Market Perspectives

Data Lakes are Evolving and Delivering on Expectations

Written by Ventana Research | Aug 16, 2022 12:00:00 PM

Data lakes began to emerge 10 years ago in response to the desire for analytic data platforms that could economically store and process large volumes of raw data. These platforms access data from multiple operational applications in a variety of formats to be queried by multiple business departments for a variety of analytic workloads.

Ventana Research’s Data Lakes Dynamics Insights research illustrates that data lakes are fulfilling that promise. More than one-half of organizations use data lakes to store data from three or more operational data sources, and more than one-quarter store data in a data lake using three or more file formats. More than two-thirds of organizations are running two or more analytics workloads on data lakes, and almost 9 in 10 expect multiple business departments and functions to benefit from data lake environments.

The research also highlights how data lake environments are evolving. Initially based primarily on Apache Hadoop, data lakes are now increasingly based on cloud object storage. Additionally, while many early data lake projects were assembled by IT departments relying on their own technological expertise with homegrown scripts and code, the use of these “do-it-yourself” environments is expected to decline rapidly. Data lakes based on open standards and open formats are expected to see the greatest growth.

Data lakes have been widely adopted in the last decade and are in production with almost two-thirds (65%) of respondents to Ventana Research’s Data Lakes Dynamics Insight research. A further 32% plan to adopt a data lake at some point in the future. Reported benefits include better communication and knowledge sharing as well as improved competitive advantage.

Data lake adopters are more confident in their ability to analyze large amounts of data. More than one-quarter (27%) of data lake adopters are very confident in their organization’s ability to analyze very large amounts of structured and unstructured data, compared to less than 1 in 10 (8%) of those that have not yet adopted a data lake. Confidence levels increase in relation to the maturity of an organization’s data lake deployment, both in terms of the number of years for which the organization has had a data lake in production, and the organization’s level of expertise.

The architecture on which the data lake is based also appears to have an impact on confidence and satisfaction. All organizations (100%) with data lakes based on open standards and open formats reported confidence in the ability to analyze very large amounts of both structured and unstructured data, compared to less than one-quarter of those using proprietary tools and cloud services.
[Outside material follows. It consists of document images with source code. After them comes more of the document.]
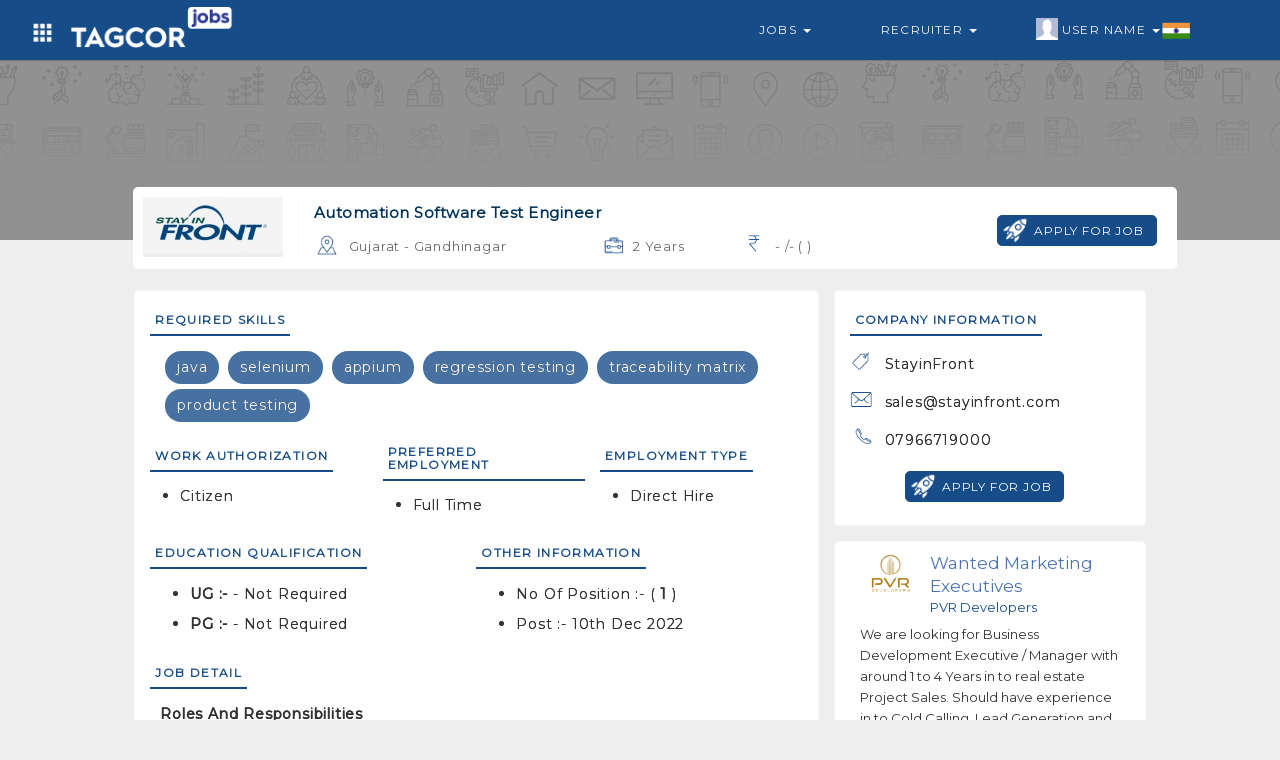

--- FILE ---
content_type: text/html; charset=utf-8
request_url: https://www.google.com/recaptcha/api2/aframe
body_size: 266
content:
<!DOCTYPE HTML><html><head><meta http-equiv="content-type" content="text/html; charset=UTF-8"></head><body><script nonce="9ib6CT-VUruW9vHEs9y5qg">/** Anti-fraud and anti-abuse applications only. See google.com/recaptcha */ try{var clients={'sodar':'https://pagead2.googlesyndication.com/pagead/sodar?'};window.addEventListener("message",function(a){try{if(a.source===window.parent){var b=JSON.parse(a.data);var c=clients[b['id']];if(c){var d=document.createElement('img');d.src=c+b['params']+'&rc='+(localStorage.getItem("rc::a")?sessionStorage.getItem("rc::b"):"");window.document.body.appendChild(d);sessionStorage.setItem("rc::e",parseInt(sessionStorage.getItem("rc::e")||0)+1);localStorage.setItem("rc::h",'1769444966395');}}}catch(b){}});window.parent.postMessage("_grecaptcha_ready", "*");}catch(b){}</script></body></html>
Also, almost one-half of those using open standards and open formats are satisfied with current data lake architecture compared to about one-quarter of those using proprietary tools and cloud services.
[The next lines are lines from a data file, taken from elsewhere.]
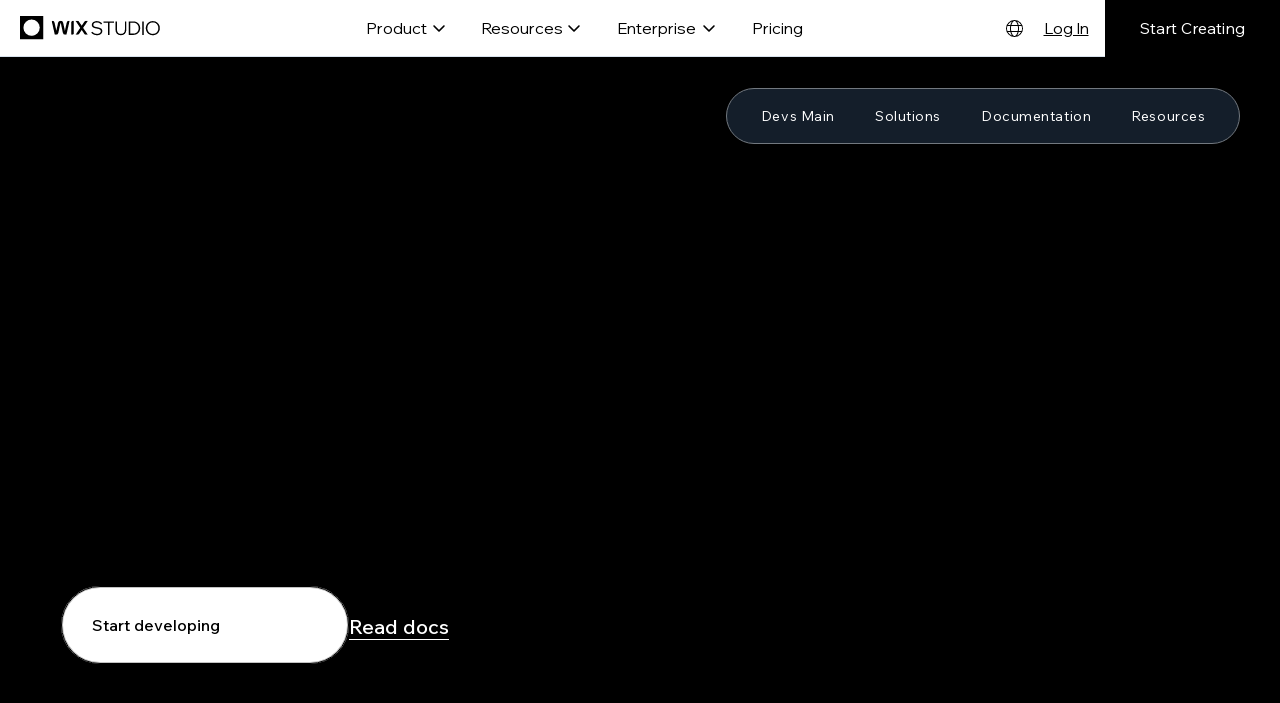

--- FILE ---
content_type: application/javascript
request_url: https://static.parastorage.com/services/wix-studio-header/7363b8bb95ae21f8edf7335782fc6b65a1914f5a320948e49e550975/assets/locale/messages_en.chunk.min.js
body_size: 402
content:
"use strict";(self.webpackChunkWixStudioHeader=self.webpackChunkWixStudioHeader||[]).push([[645],{2982:e=>{e.exports=JSON.parse('{"wix-studio.header.dropdown.product.button":"Product","wix-studio.header.dropdown.product.title":"Create exceptional websites at scale","wix-studio.header.dropdown.product.hint":"Not creating a client site? [View other solutions]","wix-studio.header.dropdown-item.design.name":"Design","wix-studio.header.dropdown-item.design.description":"Create complex digital experiences intuitively.","wix-studio.header.dropdown-item.business-solutions.name":"Business solutions","wix-studio.header.dropdown-item.business-solutions.description":"Build business-ready sites for any client with native tools.","wix-studio.header.dropdown-item.ecommerce.name":"eCommerce","wix-studio.header.dropdown-item.ecommerce.description":"Design custom stores efficiently with powerful built-in solutions.","wix-studio.header.dropdown-item.management-tools.name":"Management tools","wix-studio.header.dropdown-item.management-tools.description":"Manage your projects, team and clients from one centralized space.","wix-studio.header.dropdown-item.development.name":"Development","wix-studio.header.dropdown-item.development.description":"Rapidly build and deploy custom functionality.","wix-studio.header.dropdown-item.seo.name":"SEO","wix-studio.header.dropdown-item.seo.description":"Accelerate client growth with ever-evolving SEO capabilities.","wix-studio.header.dropdown-item.ai-features.name":"AI features","wix-studio.header.dropdown-item.ai-features.description":"Streamline workflows and go live quicker with built-in AI tools.","wix-studio.header.dropdown-item.cms.name":"CMS","wix-studio.header.dropdown-item.cms.description":"Accelerate site creation using dynamic content without code.","wix-studio.header.dropdown-item.marketing-integrations.name":"Marketing integrations","wix-studio.header.dropdown-item.marketing-integrations.description":"Do more with native and third-party integrations.","wix-studio.header.dropdown.resources.button":"Resources","wix-studio.header.dropdown.resources.title":"Sharpen your skills and get inspired","wix-studio.header.dropdown.resources.hint":"Need support? Find answers in the [Help Center]","wix-studio.header.dropdown-item.academy.name":"Wix Studio Academy","wix-studio.header.dropdown-item.academy.description":"Learn how to use the full capabilities of the platform.","wix-studio.header.dropdown-item.community.name":"Community","wix-studio.header.dropdown-item.community.description":"Connect and grow with other industry pros.","wix-studio.header.dropdown-item.partner-program.name":"Partner Program","wix-studio.header.dropdown-item.partner-program.description":"Join to unlock exclusive benefits, from rev share to priority support.","wix-studio.header.dropdown-item.inspiration.name":"Inspiration","wix-studio.header.dropdown-item.inspiration.description":"Explore bold, brilliant creations built on Wix Studio.","wix-studio.header.dropdown-item.templates.name":"Templates","wix-studio.header.dropdown-item.templates.description":"Kickstart your creative process with Wix Studio templates.","wix-studio.header.dropdown-item.seo-hub.name":"SEO Hub","wix-studio.header.dropdown-item.seo-hub.description":"Explore SEO expertise from a dedicated team of pros.","wix-studio.header.dropdown-item.developer-docs.name":"Developer docs","wix-studio.header.dropdown-item.developer-docs.description":"Access API Reference and all developer resources.","wix-studio.header.dropdown-item.blog.name":"Blog","wix-studio.header.dropdown-item.blog.description":"Explore industry insights and trends curated for agencies.","wix-studio.header.dropdown-item.marketing-resources.name":"Marketing Resources","wix-studio.header.dropdown-item.marketing-resources.description":"Discover quick tips, deep dives and insights from top marketers.","wix-studio.header.dropdown-item.large-scale-organizations.name":"For organizations","wix-studio.header.dropdown-item.large-scale-organizations.description":"Tailor Wix Studio and enterprise features to your needs.","wix-studio.header.dropdown-item.software-providers.name":"For software providers","wix-studio.header.dropdown-item.software-providers.description":"Enhance proprietary software with standout front-end experiences.","wix-studio.header.dropdown-item.security.name":"Security","wix-studio.header.dropdown-item.security.description":"Lean on 24/7 security to keep your business protected.","wix-studio.header.dropdown-item.reliability-performance.name":"Performance","wix-studio.header.dropdown-item.reliability-performance.description":"Go as big as you need to with ultra-resilient reliability.","wix-studio.header.dropdown-item.marketing-campaigns.description":"Create and launch engaging, on-brand campaigns powered by AI.","wix-studio.header.link.enterprise":"Enterprise","wix-studio.header.dropdown.enterprise.button":"Enterprise","wix-studio.header.dropdown.enterprise.title":"Built to handle the demands of large companies","wix-studio.header.dropdown.enterprise.hint":"Can’t find what you need? [View other solutions]","wix-studio.header.link.pricing":"Pricing","wix-studio.header.hamburger.open":"open navigation","wix-studio.header.hamburger.close":"close navigation","wix-studio.header.log-in":"Log In","wix-studio.header.start-creating":"Start Creating","wix-studio.header.user-link.workspace":"My workspace","wix-studio.header.user-link.account-settings":"Account settings","wix-studio.header.user-link.logout":"Log out","wix-studio.header.user-link.customer-care":"Customer care","wix-studio.header.logo.aria-label":"Wix logo, homepage","wix-studio.header.nav.aria-label":"Main Menu","wix-studio.header.user.image-alt":"Profile Image","wix-studio.header.user.aria-label":"User Profile","wix-studio.header.language-picker.open-button.aria-label":"language selector, english selected"}')}}]);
This disparity in satisfaction may be a factor in the anticipated move to open standards and open formats by almost two-fifths of those currently using data lakes based on proprietary tools and cloud services planning. Despite this shift of some data lake users from proprietary to open standards, the use of proprietary tools and cloud services is expected to grow, albeit not as fast as the use of open standards and open formats, with both fueled by adoption in organizations currently using homegrown scripts and code or those without a current data lake.
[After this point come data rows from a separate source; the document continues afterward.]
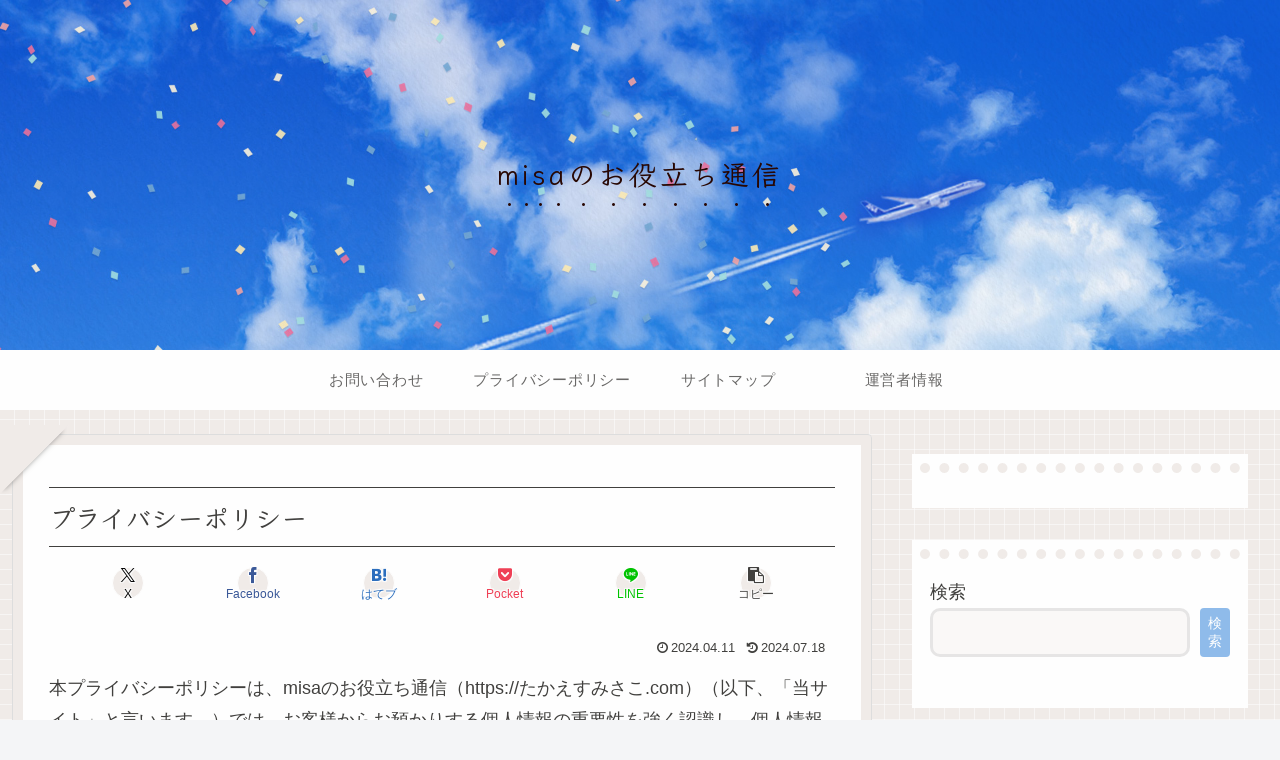

--- FILE ---
content_type: text/html; charset=utf-8
request_url: https://www.google.com/recaptcha/api2/aframe
body_size: 265
content:
<!DOCTYPE HTML><html><head><meta http-equiv="content-type" content="text/html; charset=UTF-8"></head><body><script nonce="u24hgzfPdwcFNfS_Cv_1iA">/** Anti-fraud and anti-abuse applications only. See google.com/recaptcha */ try{var clients={'sodar':'https://pagead2.googlesyndication.com/pagead/sodar?'};window.addEventListener("message",function(a){try{if(a.source===window.parent){var b=JSON.parse(a.data);var c=clients[b['id']];if(c){var d=document.createElement('img');d.src=c+b['params']+'&rc='+(localStorage.getItem("rc::a")?sessionStorage.getItem("rc::b"):"");window.document.body.appendChild(d);sessionStorage.setItem("rc::e",parseInt(sessionStorage.getItem("rc::e")||0)+1);localStorage.setItem("rc::h",'1768657340684');}}}catch(b){}});window.parent.postMessage("_grecaptcha_ready", "*");}catch(b){}</script></body></html>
This evolution of the data lake architecture is not enough, on its own, to overcome ongoing data lake challenges, which include governance and security as well as accessing and preparing data. Almost all data lake adopters use or plan to use additional technologies to help manage and govern data lake environments, including data catalogs, open-source data management projects, custom code and scripts and data management and data governance products.

Organizations are also beginning to embrace open-source transaction management projects such as Apache Hudi, Apache Iceberg and Delta Lake. More than one-half of data lake adopters are using at least one of these emerging table formats today. The adoption of these new table formats has the potential to increase the use of data lakes as a replacement for data warehousing environments, supporting analytics workloads based on the processing of structured data. To date, less than one-quarter of organizations have adopted a data lake to replace an existing data warehouse environment, and data lake and data warehouse environments co-exist in almost three-quarters of organizations.

Variance in terminology could also have an impact on adoption of data lakes. We see some vendors and organizations referring to the combination of structured data processing functionality and cloud object storage as a data lakehouse, with the term data lake used specifically to refer to the cloud object storage layer. We assert that by 2024, more than three-quarters of current data lake adopters will be investing in data lakehouse technologies to improve the business value generated from the accumulated data. As advanced cloud data warehouse environments are also designed to take advantage of cloud object storage, we could see an increase in the number of organizations using a data lake (i.e., the cloud storage layer) as a source of information for the data warehouse, potentially alongside a data lakehouse.

The data lake is at a critical point in its evolution. It is now well-established with widespread adoption that is delivering on the original promised benefits. Data lake adopters have greater confidence in their ability to process and generate value from large and multi-faceted datasets. That initial success, combined with emerging and maturing functionality, is increasing expectations. The DIY phase of adoption is over. The use of proprietary products will continue to grow, but data lakes are shifting to open standards. Despite ongoing coexistence, the line between data warehouses and data lakes will continue to blur. Organizations that have not already done so should explore the potential benefits of data lakes, while those that have embraced proprietary or homegrown architectures should look to the potential advantages of open standards and open formats.